The NASDAQ 100 had a wild ride during the trading session on Tuesday, as word got out that the Americans were willing to delay the tariffs against the Chinese, pushing back against the idea of a September 1 showdown. With that being the case, we rallied towards the 50 day EMA and the 7750 handle. It’s very interesting that we stopped at that area, because it is the 50 day EMA as well. With that being the case, it’s very likely that the marketplace will continue to respect this area as we have over the last couple of days. That being said though, it does set up for a nice trade in an obvious area to play the market from.
If we can break above the 7800 level, then it’s likely that we will go looking towards the 7900 level. Above there, the 8000 level could be another target. At this point, the bullish candle stick should continue to attract attention but if we were to pull back, it’s likely that we will try to reach down towards the lows of the last couple of days, which is extensively the 7500 level.

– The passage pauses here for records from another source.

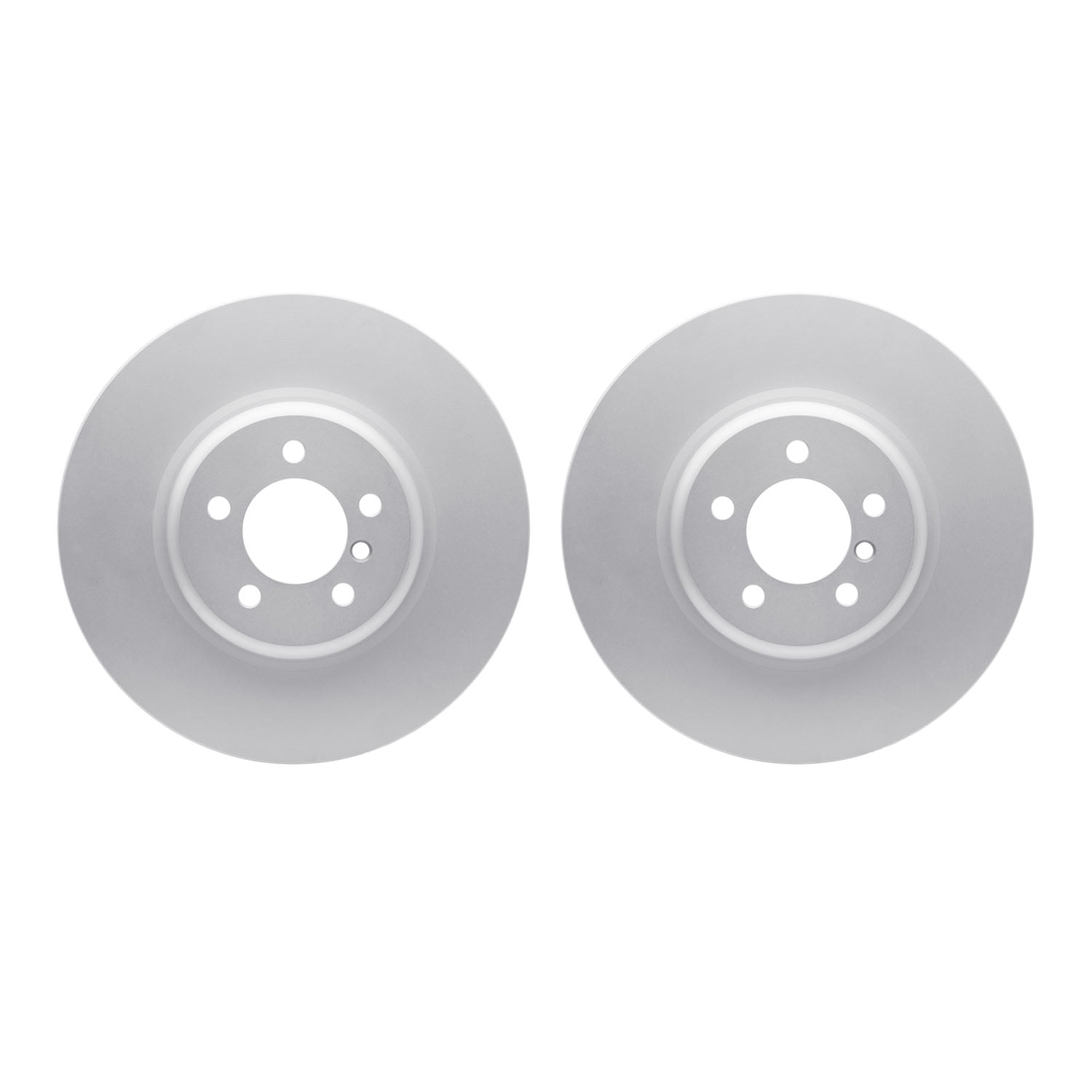 Dynamic Friction Company 4002-31060 DFC Brake Rotors - GEOSPEC Coated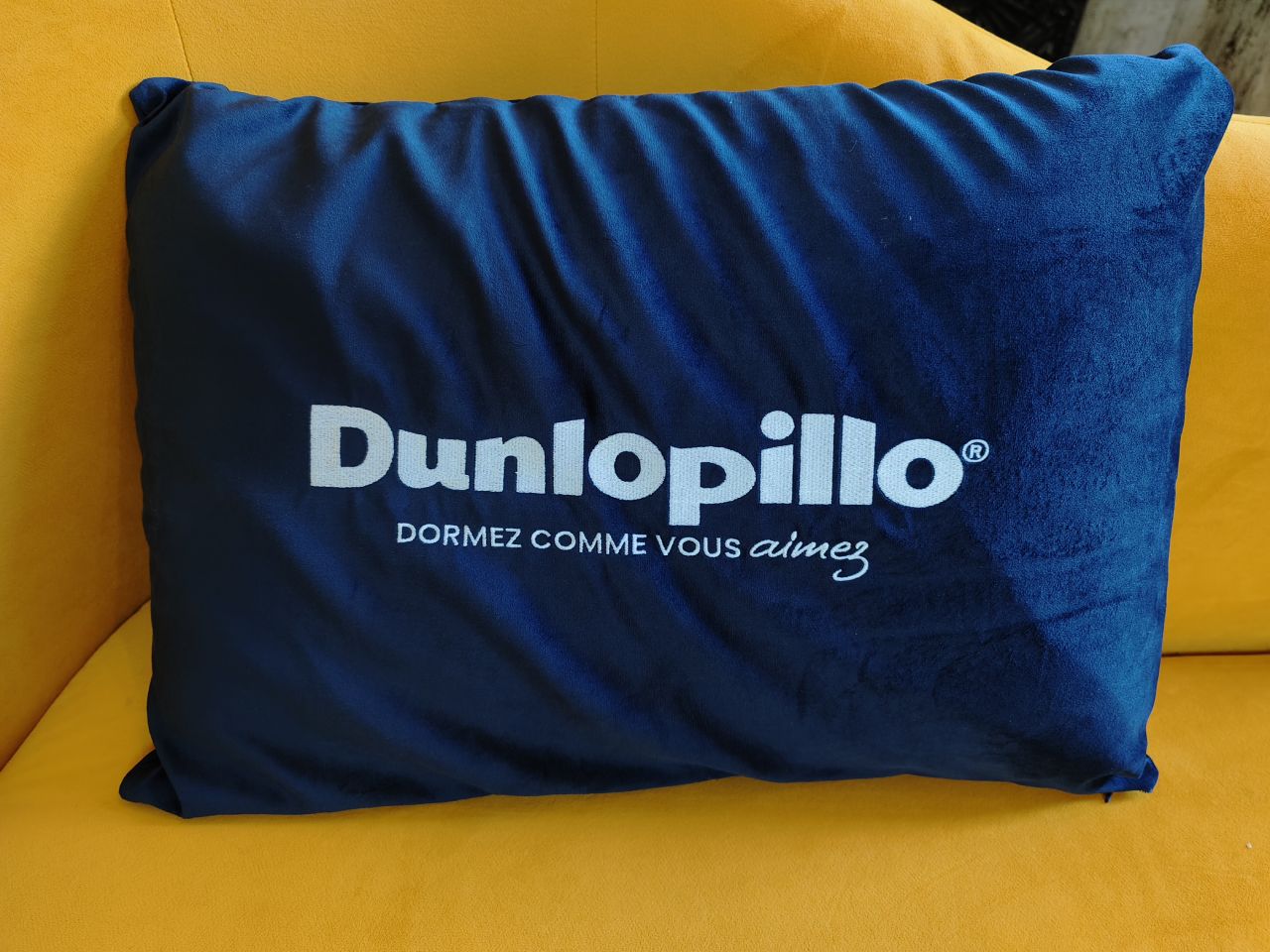 dunlopillo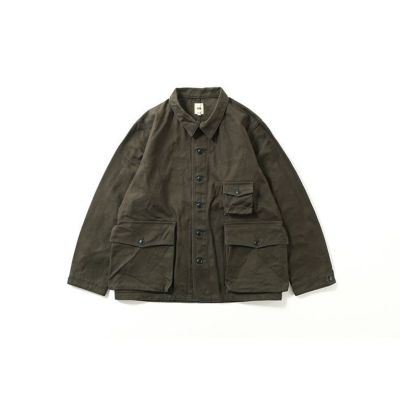 FOB FACTORY | モールスキン ライディングジャケット - K2APARTMENT/茨城県つくば市のセレクトショップ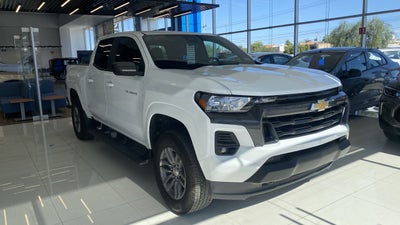 2024 Chevrolet COLORADO DOBLE CAB LT 4X4 PAQ B COLORADO DOBLE CAB LT 4X4 PAQ B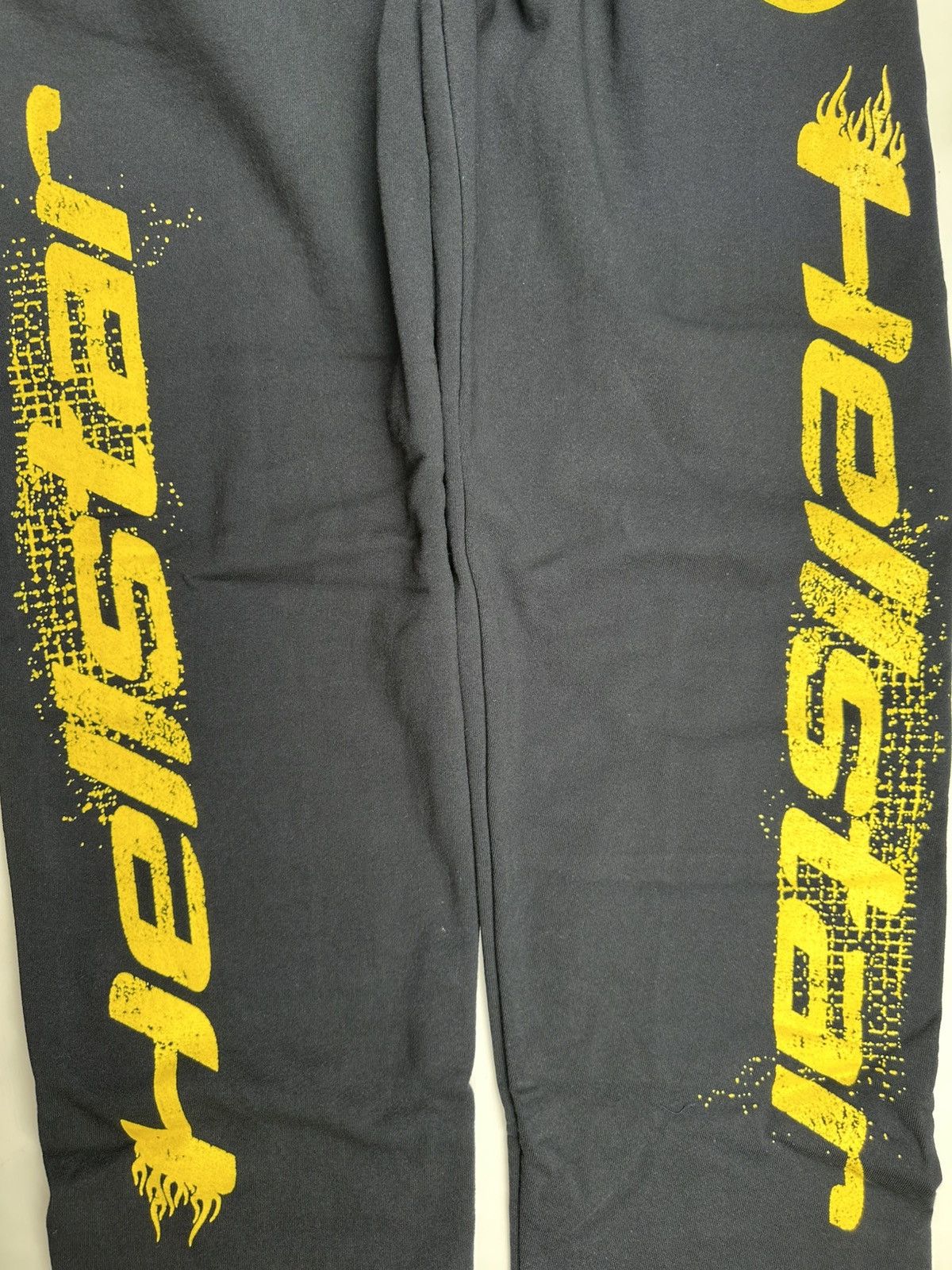 HELLSTAR Hellstar Overseas Exclusive Speed Sweatpants Size US 30 / EU 46 - 3 Thumbnail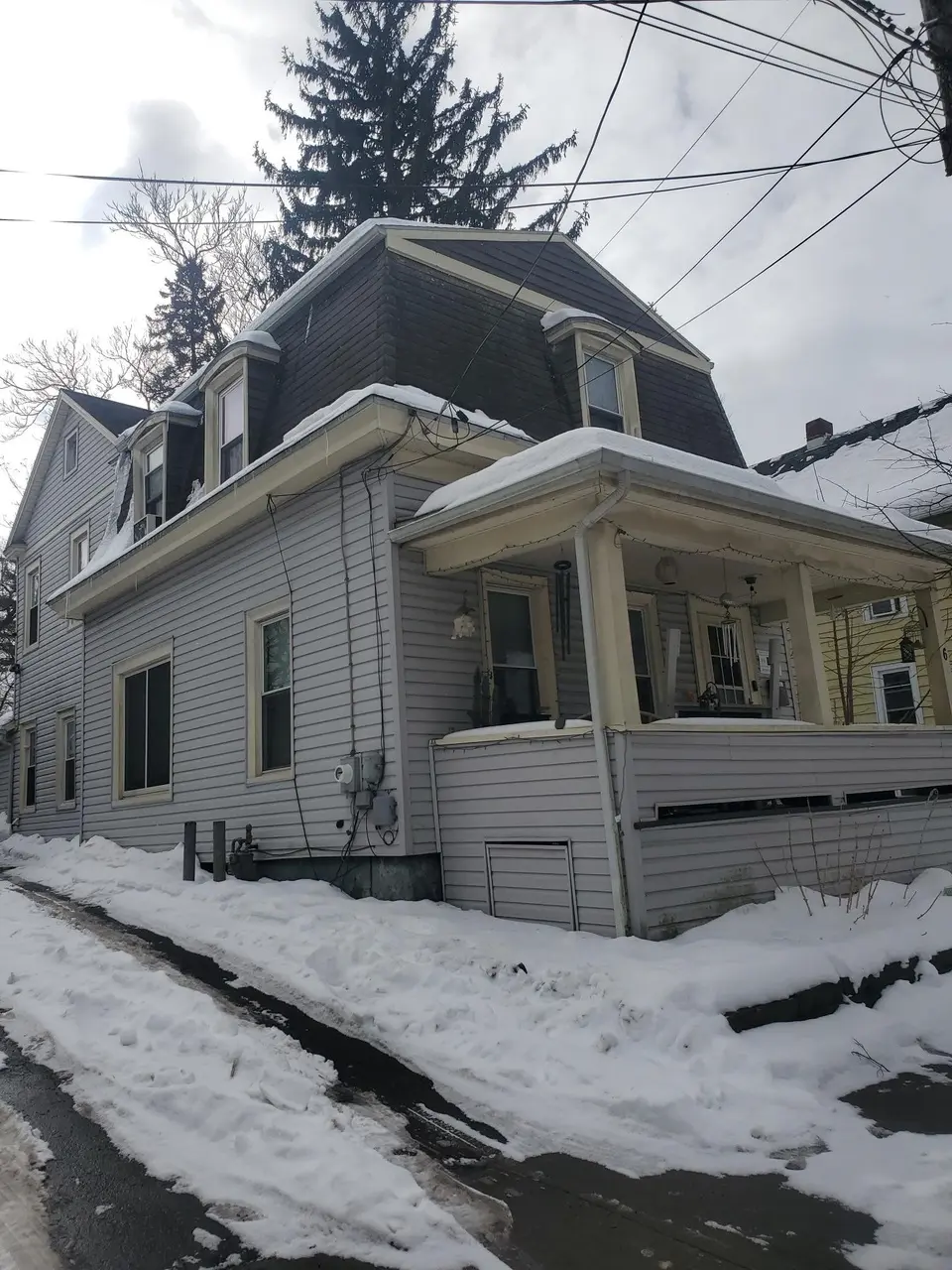 6 Hancock St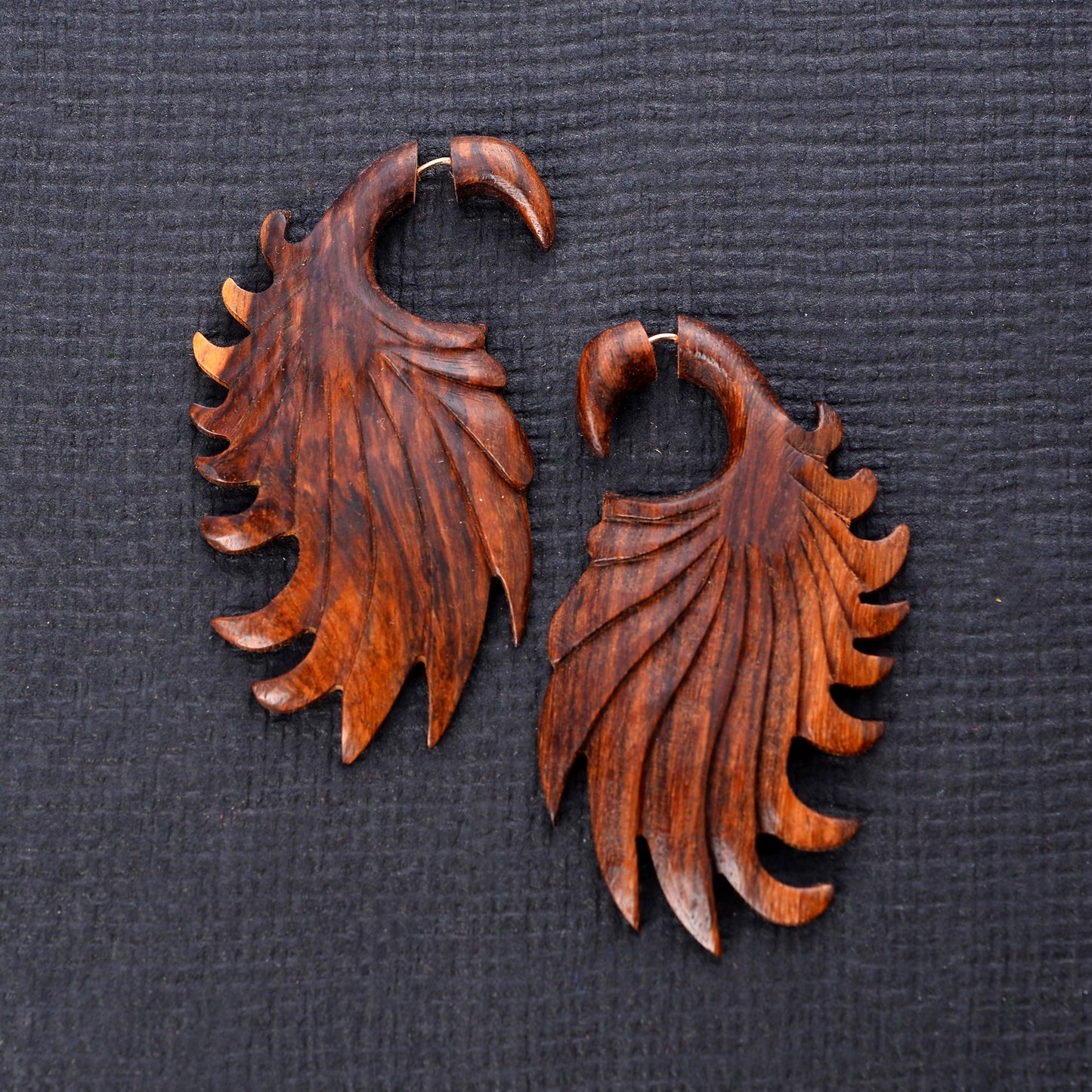 Wooden Earrings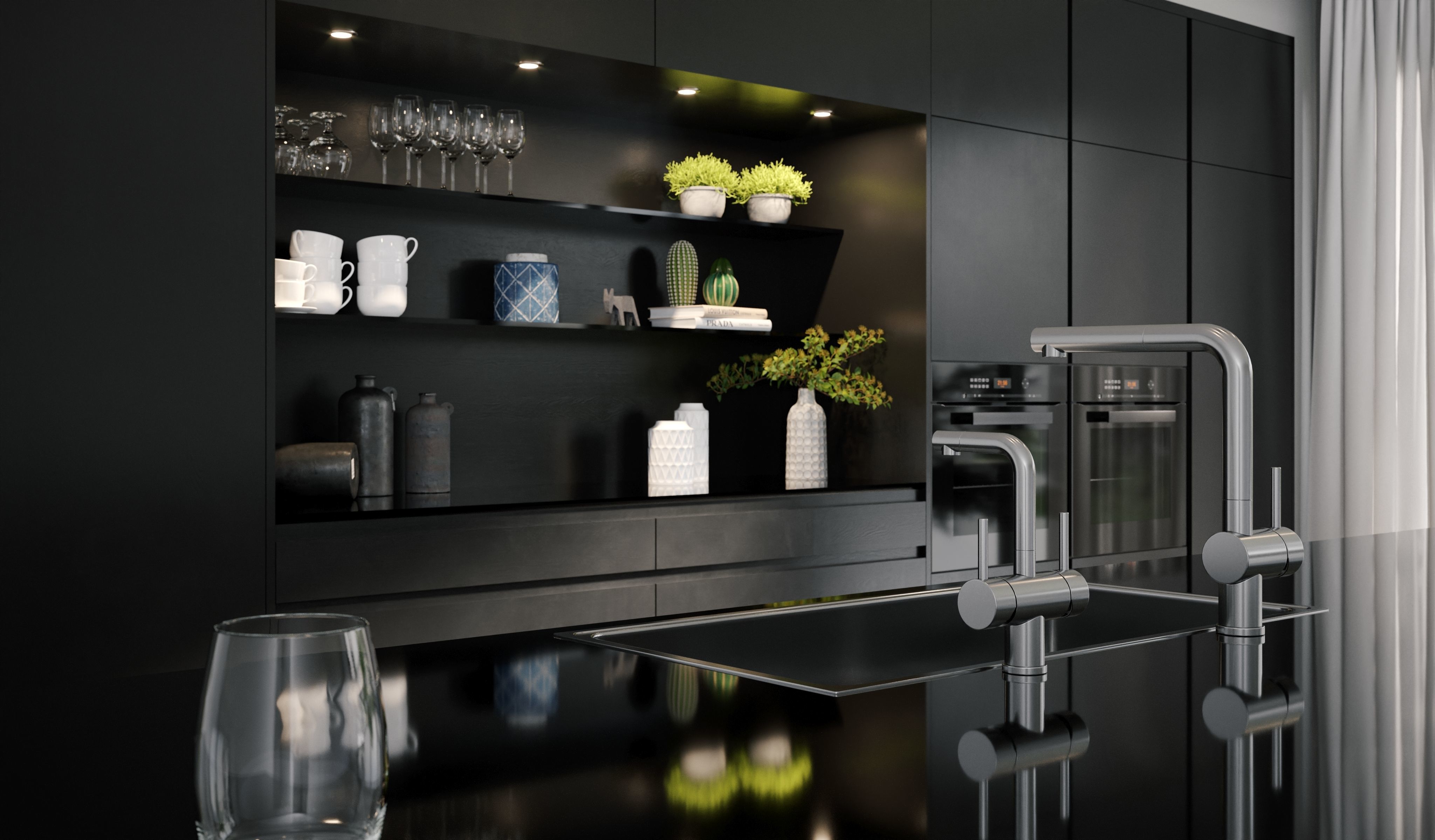 RG Kitchen 3D model_5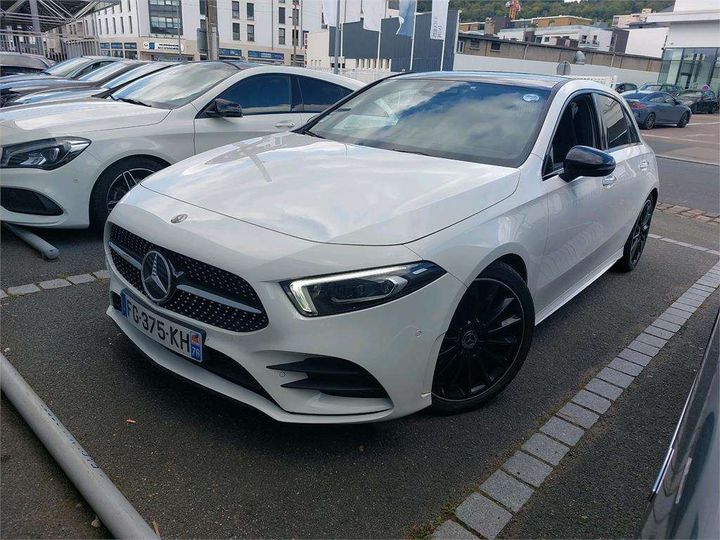 MERCEDES-BENZ CLASSE A COMPACT 2019 wdd1770871n074032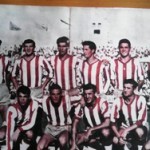 Poster Semana, Algeciras Club de Futbol, 1960 - 61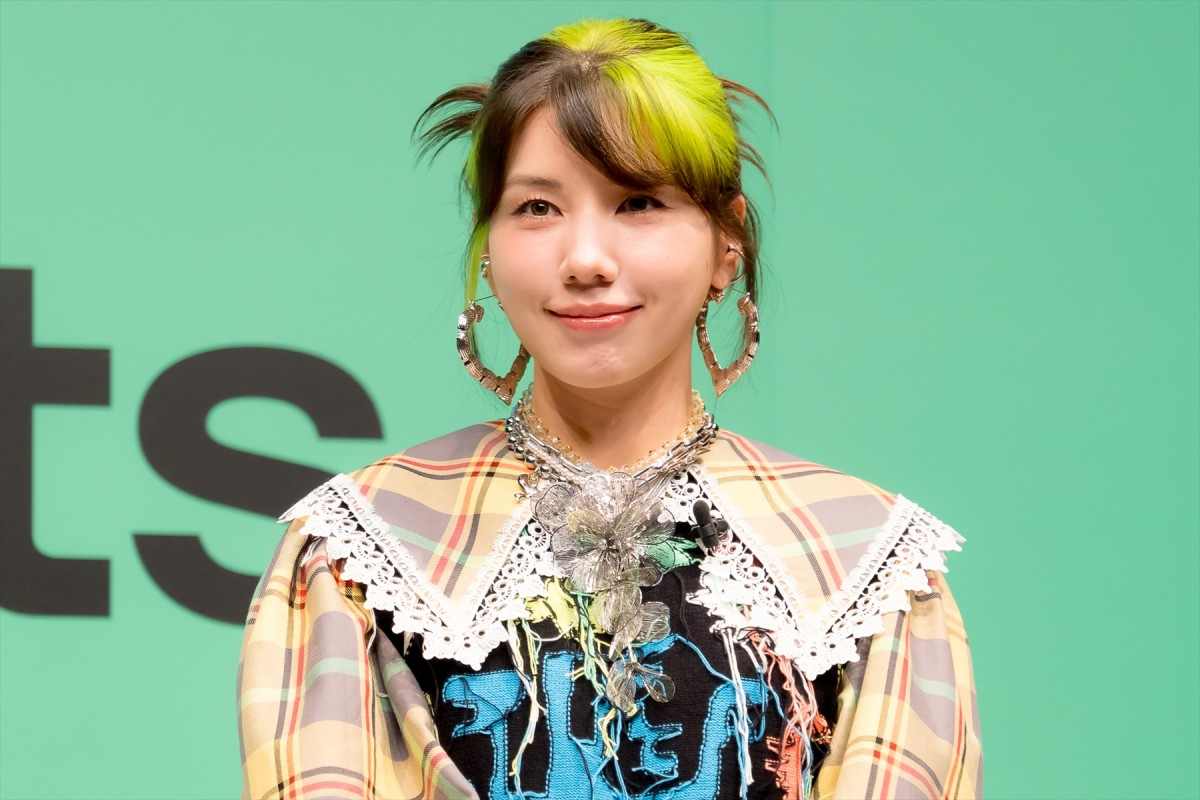 中尾明慶＆仲里依紗、3年ぶりに夫婦でイベント出席「照れちゃいますね」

The question now is whether or not stocks will continue to rally based upon this news, or will they pull back into the overall consolidation? At this point I suspect that we will probably have a bit of headwind above is, but if we do break out it could be rather explosive. The reality is that this isn’t anything new as far as developments are concerned, because the Americans and Chinese have come to terms as far as selling things down more than once. We all have seen how that goes, so this point I think that a rally is probably somewhat limited, but I do recognize that the 7800 level giving way would be a rather significant move.
To the downside, I see the 200 day EMA which is currently trading near the 7400 level to offer quite a bit of support. With that in mind, if we were to break down below the 200 day EMA it would be a very negative sign of things to come. I do like more or less the idea of going back and forth in a range bound market with the idea of picking up dips on short-term charts for little bit of value here and there.